- **Required work**:
- 1) In the thread below on the sum of three random variables, list every function name that appears in the line of code beginning "Histogram".
- 2) Answer these questions from the thread below on the sum of three random variables.
(a) What value does the integral in Solution 1 give?
(b) How many bins does the histogram code in Solution 2 specify?
(c) According to Solution 3, which technique makes a generalization to k variables straightforward?

- **Reading text**:

Probability of the sum of three random variables being less than 1

Given three Uniform random variables between 0 and 1, $(x,y,z)$, that are i.i.d., what is the probability $x+y+z < 1$?

Solution 1:

Your probaility is $$\int_0^1\int_0^{1-x}\int_0^{1-x-y}1\,dzdydx=\frac{1}{6}$$

Solution 2:

Does this help?

Histogram[Total@RandomReal[{0, 1}, 3] & /@ Range@1000000, 50]

With[{nn = 6*10^6}, Length@Select[Total@RandomReal[{0, 1}, 3] & /@ Range@nn, #  
< 1 &]/nn // N]

appears to tend towards $\dfrac{1}{6}.$

Solution 3:

$\newcommand{\bbx}[1]{\,\bbox[8px,border:1px groove navy]{\displaystyle{#1}}\,} \newcommand{\braces}[1]{\left\lbrace\,{#1}\,\right\rbrace} \newcommand{\bracks}[1]{\left\lbrack\,{#1}\,\right\rbrack} \newcommand{\dd}{\mathrm{d}} \newcommand{\ds}[1]{\displaystyle{#1}} \newcommand{\expo}[1]{\,\mathrm{e}^{#1}\,} \newcommand{\ic}{\mathrm{i}} \newcommand{\mc}[1]{\mathcal{#1}} \newcommand{\mrm}[1]{\mathrm{#1}} \newcommand{\pars}[1]{\left(\,{#1}\,\right)} \newcommand{\partiald}[3][]{\frac{\partial^{#1} #2}{\partial #3^{#1}}} \newcommand{\root}[2][]{\,\sqrt[#1]{\,{#2}\,}\,} \newcommand{\totald}[3][]{\frac{\mathrm{d}^{#1} #2}{\mathrm{d} #3^{#1}}} \newcommand{\verts}[1]{\left\vert\,{#1}\,\right\vert}$

A generalization for $\ds{k}$ variables is straightforward by using the Laplace Transform 'technique'. Hereafter, $\ds{\bracks{\cdots}}$ is an Iverson Bracket.

- **Listing**:
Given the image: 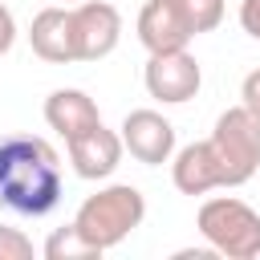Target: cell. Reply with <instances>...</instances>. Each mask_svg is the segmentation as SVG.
I'll return each instance as SVG.
<instances>
[{
  "instance_id": "6da1fadb",
  "label": "cell",
  "mask_w": 260,
  "mask_h": 260,
  "mask_svg": "<svg viewBox=\"0 0 260 260\" xmlns=\"http://www.w3.org/2000/svg\"><path fill=\"white\" fill-rule=\"evenodd\" d=\"M61 203V154L37 134L0 138V207L49 215Z\"/></svg>"
},
{
  "instance_id": "7a4b0ae2",
  "label": "cell",
  "mask_w": 260,
  "mask_h": 260,
  "mask_svg": "<svg viewBox=\"0 0 260 260\" xmlns=\"http://www.w3.org/2000/svg\"><path fill=\"white\" fill-rule=\"evenodd\" d=\"M146 219V199L138 187L130 183H110L102 187L98 195H89L77 215H73V228L81 232V240H89L98 252H110L118 248L138 223Z\"/></svg>"
},
{
  "instance_id": "3957f363",
  "label": "cell",
  "mask_w": 260,
  "mask_h": 260,
  "mask_svg": "<svg viewBox=\"0 0 260 260\" xmlns=\"http://www.w3.org/2000/svg\"><path fill=\"white\" fill-rule=\"evenodd\" d=\"M199 236L228 260H252L260 252V211H252L236 195H215L195 215Z\"/></svg>"
},
{
  "instance_id": "277c9868",
  "label": "cell",
  "mask_w": 260,
  "mask_h": 260,
  "mask_svg": "<svg viewBox=\"0 0 260 260\" xmlns=\"http://www.w3.org/2000/svg\"><path fill=\"white\" fill-rule=\"evenodd\" d=\"M211 150L223 167V187H240L260 171V118L244 106H232L215 118Z\"/></svg>"
},
{
  "instance_id": "5b68a950",
  "label": "cell",
  "mask_w": 260,
  "mask_h": 260,
  "mask_svg": "<svg viewBox=\"0 0 260 260\" xmlns=\"http://www.w3.org/2000/svg\"><path fill=\"white\" fill-rule=\"evenodd\" d=\"M146 93L162 106H183L199 93L203 85V69L187 49H171V53H150L146 69H142Z\"/></svg>"
},
{
  "instance_id": "8992f818",
  "label": "cell",
  "mask_w": 260,
  "mask_h": 260,
  "mask_svg": "<svg viewBox=\"0 0 260 260\" xmlns=\"http://www.w3.org/2000/svg\"><path fill=\"white\" fill-rule=\"evenodd\" d=\"M122 41V12L106 0H81L73 4V49L77 61H102Z\"/></svg>"
},
{
  "instance_id": "52a82bcc",
  "label": "cell",
  "mask_w": 260,
  "mask_h": 260,
  "mask_svg": "<svg viewBox=\"0 0 260 260\" xmlns=\"http://www.w3.org/2000/svg\"><path fill=\"white\" fill-rule=\"evenodd\" d=\"M195 37V24L183 8V0H146L138 12V41L146 53H171L187 49Z\"/></svg>"
},
{
  "instance_id": "ba28073f",
  "label": "cell",
  "mask_w": 260,
  "mask_h": 260,
  "mask_svg": "<svg viewBox=\"0 0 260 260\" xmlns=\"http://www.w3.org/2000/svg\"><path fill=\"white\" fill-rule=\"evenodd\" d=\"M118 134H122V150H130L146 167H162L175 154V126L158 110H130Z\"/></svg>"
},
{
  "instance_id": "9c48e42d",
  "label": "cell",
  "mask_w": 260,
  "mask_h": 260,
  "mask_svg": "<svg viewBox=\"0 0 260 260\" xmlns=\"http://www.w3.org/2000/svg\"><path fill=\"white\" fill-rule=\"evenodd\" d=\"M69 146V162L77 179H110L122 162V134H114L110 126H89L77 138L65 142Z\"/></svg>"
},
{
  "instance_id": "30bf717a",
  "label": "cell",
  "mask_w": 260,
  "mask_h": 260,
  "mask_svg": "<svg viewBox=\"0 0 260 260\" xmlns=\"http://www.w3.org/2000/svg\"><path fill=\"white\" fill-rule=\"evenodd\" d=\"M28 45L49 65H73L77 61V49H73V8L69 4L41 8L32 16V24H28Z\"/></svg>"
},
{
  "instance_id": "8fae6325",
  "label": "cell",
  "mask_w": 260,
  "mask_h": 260,
  "mask_svg": "<svg viewBox=\"0 0 260 260\" xmlns=\"http://www.w3.org/2000/svg\"><path fill=\"white\" fill-rule=\"evenodd\" d=\"M171 179L183 195H207L223 187V167L211 150V142H187L183 150L171 154Z\"/></svg>"
},
{
  "instance_id": "7c38bea8",
  "label": "cell",
  "mask_w": 260,
  "mask_h": 260,
  "mask_svg": "<svg viewBox=\"0 0 260 260\" xmlns=\"http://www.w3.org/2000/svg\"><path fill=\"white\" fill-rule=\"evenodd\" d=\"M45 122H49V130H57V134L69 142V138H77L81 130L98 126L102 114H98V102H93L85 89L65 85V89H53V93L45 98Z\"/></svg>"
},
{
  "instance_id": "4fadbf2b",
  "label": "cell",
  "mask_w": 260,
  "mask_h": 260,
  "mask_svg": "<svg viewBox=\"0 0 260 260\" xmlns=\"http://www.w3.org/2000/svg\"><path fill=\"white\" fill-rule=\"evenodd\" d=\"M41 252H45V260H93V256H102V252H98L89 240H81V232H77L73 223L53 228Z\"/></svg>"
},
{
  "instance_id": "5bb4252c",
  "label": "cell",
  "mask_w": 260,
  "mask_h": 260,
  "mask_svg": "<svg viewBox=\"0 0 260 260\" xmlns=\"http://www.w3.org/2000/svg\"><path fill=\"white\" fill-rule=\"evenodd\" d=\"M191 24H195V37L199 32H211L219 20H223V0H183Z\"/></svg>"
},
{
  "instance_id": "9a60e30c",
  "label": "cell",
  "mask_w": 260,
  "mask_h": 260,
  "mask_svg": "<svg viewBox=\"0 0 260 260\" xmlns=\"http://www.w3.org/2000/svg\"><path fill=\"white\" fill-rule=\"evenodd\" d=\"M0 260H32V240L20 228H0Z\"/></svg>"
},
{
  "instance_id": "2e32d148",
  "label": "cell",
  "mask_w": 260,
  "mask_h": 260,
  "mask_svg": "<svg viewBox=\"0 0 260 260\" xmlns=\"http://www.w3.org/2000/svg\"><path fill=\"white\" fill-rule=\"evenodd\" d=\"M240 106L260 118V69H252V73L240 81Z\"/></svg>"
},
{
  "instance_id": "e0dca14e",
  "label": "cell",
  "mask_w": 260,
  "mask_h": 260,
  "mask_svg": "<svg viewBox=\"0 0 260 260\" xmlns=\"http://www.w3.org/2000/svg\"><path fill=\"white\" fill-rule=\"evenodd\" d=\"M240 28L260 41V0H240Z\"/></svg>"
},
{
  "instance_id": "ac0fdd59",
  "label": "cell",
  "mask_w": 260,
  "mask_h": 260,
  "mask_svg": "<svg viewBox=\"0 0 260 260\" xmlns=\"http://www.w3.org/2000/svg\"><path fill=\"white\" fill-rule=\"evenodd\" d=\"M12 41H16V20H12L8 4H0V57L12 49Z\"/></svg>"
},
{
  "instance_id": "d6986e66",
  "label": "cell",
  "mask_w": 260,
  "mask_h": 260,
  "mask_svg": "<svg viewBox=\"0 0 260 260\" xmlns=\"http://www.w3.org/2000/svg\"><path fill=\"white\" fill-rule=\"evenodd\" d=\"M61 4H69V8H73V4H81V0H61Z\"/></svg>"
},
{
  "instance_id": "ffe728a7",
  "label": "cell",
  "mask_w": 260,
  "mask_h": 260,
  "mask_svg": "<svg viewBox=\"0 0 260 260\" xmlns=\"http://www.w3.org/2000/svg\"><path fill=\"white\" fill-rule=\"evenodd\" d=\"M256 256H260V252H256Z\"/></svg>"
}]
</instances>
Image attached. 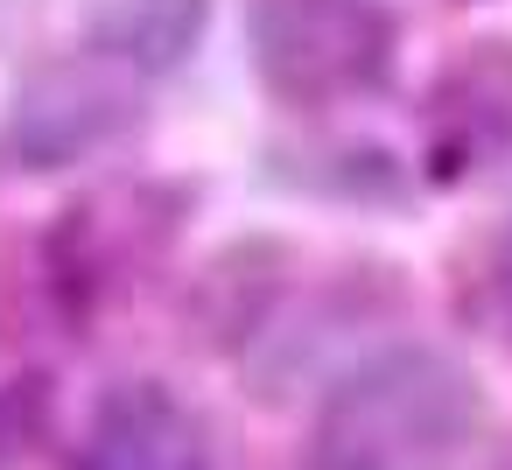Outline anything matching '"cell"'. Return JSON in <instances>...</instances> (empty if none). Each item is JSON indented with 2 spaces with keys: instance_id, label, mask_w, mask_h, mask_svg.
<instances>
[{
  "instance_id": "obj_4",
  "label": "cell",
  "mask_w": 512,
  "mask_h": 470,
  "mask_svg": "<svg viewBox=\"0 0 512 470\" xmlns=\"http://www.w3.org/2000/svg\"><path fill=\"white\" fill-rule=\"evenodd\" d=\"M85 470H211L204 456V428L197 414L155 386V379H127L99 400L92 435H85Z\"/></svg>"
},
{
  "instance_id": "obj_1",
  "label": "cell",
  "mask_w": 512,
  "mask_h": 470,
  "mask_svg": "<svg viewBox=\"0 0 512 470\" xmlns=\"http://www.w3.org/2000/svg\"><path fill=\"white\" fill-rule=\"evenodd\" d=\"M484 428L477 379L428 344H393L344 372L316 421V470H456Z\"/></svg>"
},
{
  "instance_id": "obj_5",
  "label": "cell",
  "mask_w": 512,
  "mask_h": 470,
  "mask_svg": "<svg viewBox=\"0 0 512 470\" xmlns=\"http://www.w3.org/2000/svg\"><path fill=\"white\" fill-rule=\"evenodd\" d=\"M204 29H211V0H99L92 50L127 78H162L197 57Z\"/></svg>"
},
{
  "instance_id": "obj_2",
  "label": "cell",
  "mask_w": 512,
  "mask_h": 470,
  "mask_svg": "<svg viewBox=\"0 0 512 470\" xmlns=\"http://www.w3.org/2000/svg\"><path fill=\"white\" fill-rule=\"evenodd\" d=\"M246 50L281 106H344L393 78L400 29L379 0H253Z\"/></svg>"
},
{
  "instance_id": "obj_3",
  "label": "cell",
  "mask_w": 512,
  "mask_h": 470,
  "mask_svg": "<svg viewBox=\"0 0 512 470\" xmlns=\"http://www.w3.org/2000/svg\"><path fill=\"white\" fill-rule=\"evenodd\" d=\"M134 120V78L120 64L92 57H64L43 64L15 106H8V155L22 169H71L85 155H99L120 127Z\"/></svg>"
},
{
  "instance_id": "obj_7",
  "label": "cell",
  "mask_w": 512,
  "mask_h": 470,
  "mask_svg": "<svg viewBox=\"0 0 512 470\" xmlns=\"http://www.w3.org/2000/svg\"><path fill=\"white\" fill-rule=\"evenodd\" d=\"M22 449V414H15V400L8 393H0V463H8Z\"/></svg>"
},
{
  "instance_id": "obj_6",
  "label": "cell",
  "mask_w": 512,
  "mask_h": 470,
  "mask_svg": "<svg viewBox=\"0 0 512 470\" xmlns=\"http://www.w3.org/2000/svg\"><path fill=\"white\" fill-rule=\"evenodd\" d=\"M491 302H498V323H505V337H512V225H505V239L491 246Z\"/></svg>"
}]
</instances>
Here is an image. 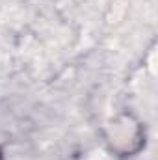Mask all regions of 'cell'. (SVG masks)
<instances>
[{"instance_id": "1", "label": "cell", "mask_w": 158, "mask_h": 160, "mask_svg": "<svg viewBox=\"0 0 158 160\" xmlns=\"http://www.w3.org/2000/svg\"><path fill=\"white\" fill-rule=\"evenodd\" d=\"M0 160H2V153H0Z\"/></svg>"}]
</instances>
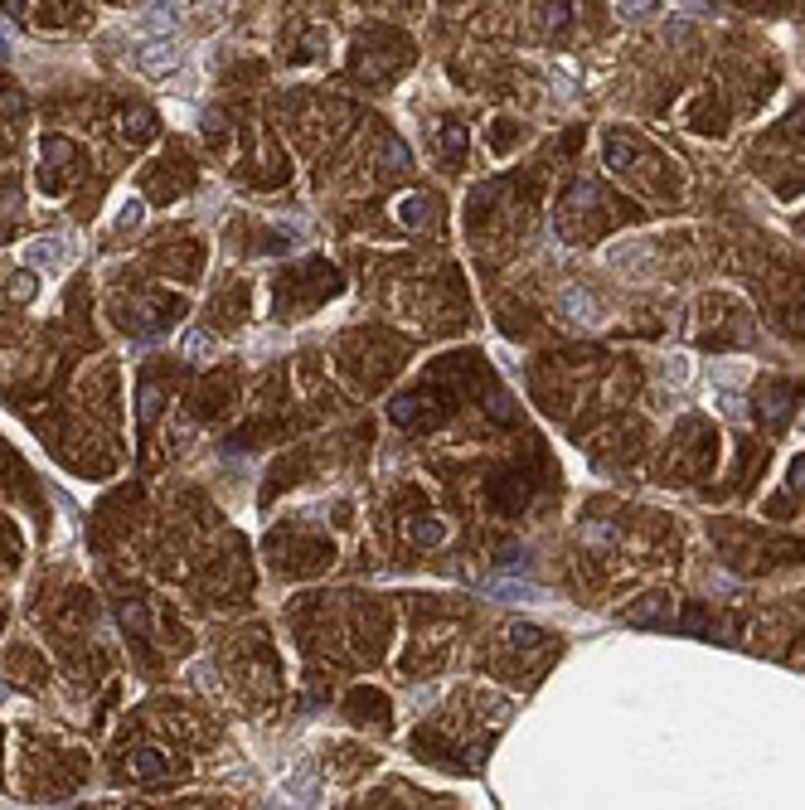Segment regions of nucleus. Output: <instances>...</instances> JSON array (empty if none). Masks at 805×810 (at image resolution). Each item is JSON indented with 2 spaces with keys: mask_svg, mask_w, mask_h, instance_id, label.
I'll return each instance as SVG.
<instances>
[{
  "mask_svg": "<svg viewBox=\"0 0 805 810\" xmlns=\"http://www.w3.org/2000/svg\"><path fill=\"white\" fill-rule=\"evenodd\" d=\"M437 151H442L447 161H461V155H466V127H456V121H451L447 131H437Z\"/></svg>",
  "mask_w": 805,
  "mask_h": 810,
  "instance_id": "nucleus-12",
  "label": "nucleus"
},
{
  "mask_svg": "<svg viewBox=\"0 0 805 810\" xmlns=\"http://www.w3.org/2000/svg\"><path fill=\"white\" fill-rule=\"evenodd\" d=\"M563 310H568V316H578L582 326H587V320H597V302H587V292H582V286H568V292H563Z\"/></svg>",
  "mask_w": 805,
  "mask_h": 810,
  "instance_id": "nucleus-11",
  "label": "nucleus"
},
{
  "mask_svg": "<svg viewBox=\"0 0 805 810\" xmlns=\"http://www.w3.org/2000/svg\"><path fill=\"white\" fill-rule=\"evenodd\" d=\"M389 417H393V423H417V403H413V398H393Z\"/></svg>",
  "mask_w": 805,
  "mask_h": 810,
  "instance_id": "nucleus-18",
  "label": "nucleus"
},
{
  "mask_svg": "<svg viewBox=\"0 0 805 810\" xmlns=\"http://www.w3.org/2000/svg\"><path fill=\"white\" fill-rule=\"evenodd\" d=\"M316 801H321V772H316L311 762H301V767H296V772L277 786V791H272L267 806H272V810H311Z\"/></svg>",
  "mask_w": 805,
  "mask_h": 810,
  "instance_id": "nucleus-1",
  "label": "nucleus"
},
{
  "mask_svg": "<svg viewBox=\"0 0 805 810\" xmlns=\"http://www.w3.org/2000/svg\"><path fill=\"white\" fill-rule=\"evenodd\" d=\"M665 379L685 384V379H689V364H685V360H669V364H665Z\"/></svg>",
  "mask_w": 805,
  "mask_h": 810,
  "instance_id": "nucleus-22",
  "label": "nucleus"
},
{
  "mask_svg": "<svg viewBox=\"0 0 805 810\" xmlns=\"http://www.w3.org/2000/svg\"><path fill=\"white\" fill-rule=\"evenodd\" d=\"M485 592L500 597V602H538V597H544L534 583H524V578H490V583H485Z\"/></svg>",
  "mask_w": 805,
  "mask_h": 810,
  "instance_id": "nucleus-6",
  "label": "nucleus"
},
{
  "mask_svg": "<svg viewBox=\"0 0 805 810\" xmlns=\"http://www.w3.org/2000/svg\"><path fill=\"white\" fill-rule=\"evenodd\" d=\"M25 262L29 268H44V272H59L63 262H69V243L63 238H35V243H25Z\"/></svg>",
  "mask_w": 805,
  "mask_h": 810,
  "instance_id": "nucleus-4",
  "label": "nucleus"
},
{
  "mask_svg": "<svg viewBox=\"0 0 805 810\" xmlns=\"http://www.w3.org/2000/svg\"><path fill=\"white\" fill-rule=\"evenodd\" d=\"M180 39H170V35H156V39H146L136 49V69L146 73V78H170L175 69H180Z\"/></svg>",
  "mask_w": 805,
  "mask_h": 810,
  "instance_id": "nucleus-2",
  "label": "nucleus"
},
{
  "mask_svg": "<svg viewBox=\"0 0 805 810\" xmlns=\"http://www.w3.org/2000/svg\"><path fill=\"white\" fill-rule=\"evenodd\" d=\"M10 296L15 302H35V272H10Z\"/></svg>",
  "mask_w": 805,
  "mask_h": 810,
  "instance_id": "nucleus-16",
  "label": "nucleus"
},
{
  "mask_svg": "<svg viewBox=\"0 0 805 810\" xmlns=\"http://www.w3.org/2000/svg\"><path fill=\"white\" fill-rule=\"evenodd\" d=\"M127 131H131V136H146V131H151V112H131L127 117Z\"/></svg>",
  "mask_w": 805,
  "mask_h": 810,
  "instance_id": "nucleus-21",
  "label": "nucleus"
},
{
  "mask_svg": "<svg viewBox=\"0 0 805 810\" xmlns=\"http://www.w3.org/2000/svg\"><path fill=\"white\" fill-rule=\"evenodd\" d=\"M544 25H548V29L568 25V5H544Z\"/></svg>",
  "mask_w": 805,
  "mask_h": 810,
  "instance_id": "nucleus-20",
  "label": "nucleus"
},
{
  "mask_svg": "<svg viewBox=\"0 0 805 810\" xmlns=\"http://www.w3.org/2000/svg\"><path fill=\"white\" fill-rule=\"evenodd\" d=\"M791 413V384H767L762 393H757V403H752V417L757 423H781V417Z\"/></svg>",
  "mask_w": 805,
  "mask_h": 810,
  "instance_id": "nucleus-3",
  "label": "nucleus"
},
{
  "mask_svg": "<svg viewBox=\"0 0 805 810\" xmlns=\"http://www.w3.org/2000/svg\"><path fill=\"white\" fill-rule=\"evenodd\" d=\"M510 641H514L520 650H534V646H544V631H538L534 621H514V626H510Z\"/></svg>",
  "mask_w": 805,
  "mask_h": 810,
  "instance_id": "nucleus-14",
  "label": "nucleus"
},
{
  "mask_svg": "<svg viewBox=\"0 0 805 810\" xmlns=\"http://www.w3.org/2000/svg\"><path fill=\"white\" fill-rule=\"evenodd\" d=\"M606 165H612V170H621V175L636 165V146L621 136V131H612V136H606Z\"/></svg>",
  "mask_w": 805,
  "mask_h": 810,
  "instance_id": "nucleus-8",
  "label": "nucleus"
},
{
  "mask_svg": "<svg viewBox=\"0 0 805 810\" xmlns=\"http://www.w3.org/2000/svg\"><path fill=\"white\" fill-rule=\"evenodd\" d=\"M131 776H141V781H160V776H170V767H165V757L156 748H141V752H131Z\"/></svg>",
  "mask_w": 805,
  "mask_h": 810,
  "instance_id": "nucleus-7",
  "label": "nucleus"
},
{
  "mask_svg": "<svg viewBox=\"0 0 805 810\" xmlns=\"http://www.w3.org/2000/svg\"><path fill=\"white\" fill-rule=\"evenodd\" d=\"M160 413V388L156 384H146L141 388V427H151V417Z\"/></svg>",
  "mask_w": 805,
  "mask_h": 810,
  "instance_id": "nucleus-17",
  "label": "nucleus"
},
{
  "mask_svg": "<svg viewBox=\"0 0 805 810\" xmlns=\"http://www.w3.org/2000/svg\"><path fill=\"white\" fill-rule=\"evenodd\" d=\"M379 161H383V170H403V165H407V146L398 136H389V141H383V151H379Z\"/></svg>",
  "mask_w": 805,
  "mask_h": 810,
  "instance_id": "nucleus-15",
  "label": "nucleus"
},
{
  "mask_svg": "<svg viewBox=\"0 0 805 810\" xmlns=\"http://www.w3.org/2000/svg\"><path fill=\"white\" fill-rule=\"evenodd\" d=\"M427 209H432V199H427V194H403L398 199V219H403L407 228L427 224Z\"/></svg>",
  "mask_w": 805,
  "mask_h": 810,
  "instance_id": "nucleus-10",
  "label": "nucleus"
},
{
  "mask_svg": "<svg viewBox=\"0 0 805 810\" xmlns=\"http://www.w3.org/2000/svg\"><path fill=\"white\" fill-rule=\"evenodd\" d=\"M665 612H669V597L665 592H650L645 602H631L621 612V621H631V626H655V621H665Z\"/></svg>",
  "mask_w": 805,
  "mask_h": 810,
  "instance_id": "nucleus-5",
  "label": "nucleus"
},
{
  "mask_svg": "<svg viewBox=\"0 0 805 810\" xmlns=\"http://www.w3.org/2000/svg\"><path fill=\"white\" fill-rule=\"evenodd\" d=\"M214 350H218V340L209 335V330H190V335H185V345H180V354H185L190 364H204Z\"/></svg>",
  "mask_w": 805,
  "mask_h": 810,
  "instance_id": "nucleus-9",
  "label": "nucleus"
},
{
  "mask_svg": "<svg viewBox=\"0 0 805 810\" xmlns=\"http://www.w3.org/2000/svg\"><path fill=\"white\" fill-rule=\"evenodd\" d=\"M447 539V525L442 519H417L413 525V543H423V549H432V543Z\"/></svg>",
  "mask_w": 805,
  "mask_h": 810,
  "instance_id": "nucleus-13",
  "label": "nucleus"
},
{
  "mask_svg": "<svg viewBox=\"0 0 805 810\" xmlns=\"http://www.w3.org/2000/svg\"><path fill=\"white\" fill-rule=\"evenodd\" d=\"M141 214H146V209H141V199H127V209L117 214V224H121V228H136Z\"/></svg>",
  "mask_w": 805,
  "mask_h": 810,
  "instance_id": "nucleus-19",
  "label": "nucleus"
}]
</instances>
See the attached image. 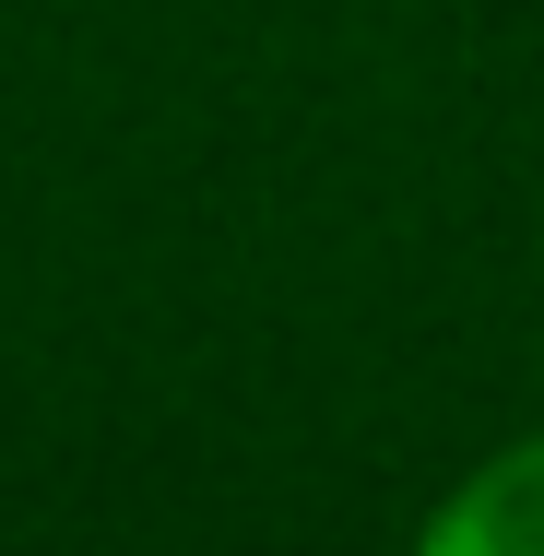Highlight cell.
<instances>
[{"label":"cell","instance_id":"obj_1","mask_svg":"<svg viewBox=\"0 0 544 556\" xmlns=\"http://www.w3.org/2000/svg\"><path fill=\"white\" fill-rule=\"evenodd\" d=\"M438 545H461V556L521 545V556H533V545H544V439H533V450H509V462H497V473H485V485H473V497L438 521Z\"/></svg>","mask_w":544,"mask_h":556}]
</instances>
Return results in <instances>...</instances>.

- **Responses to the tasks**:
- 1) Histogram, Total, RandomReal, Range

- 2)
(a) 1/6
(b) 50
(c) The Laplace Transform technique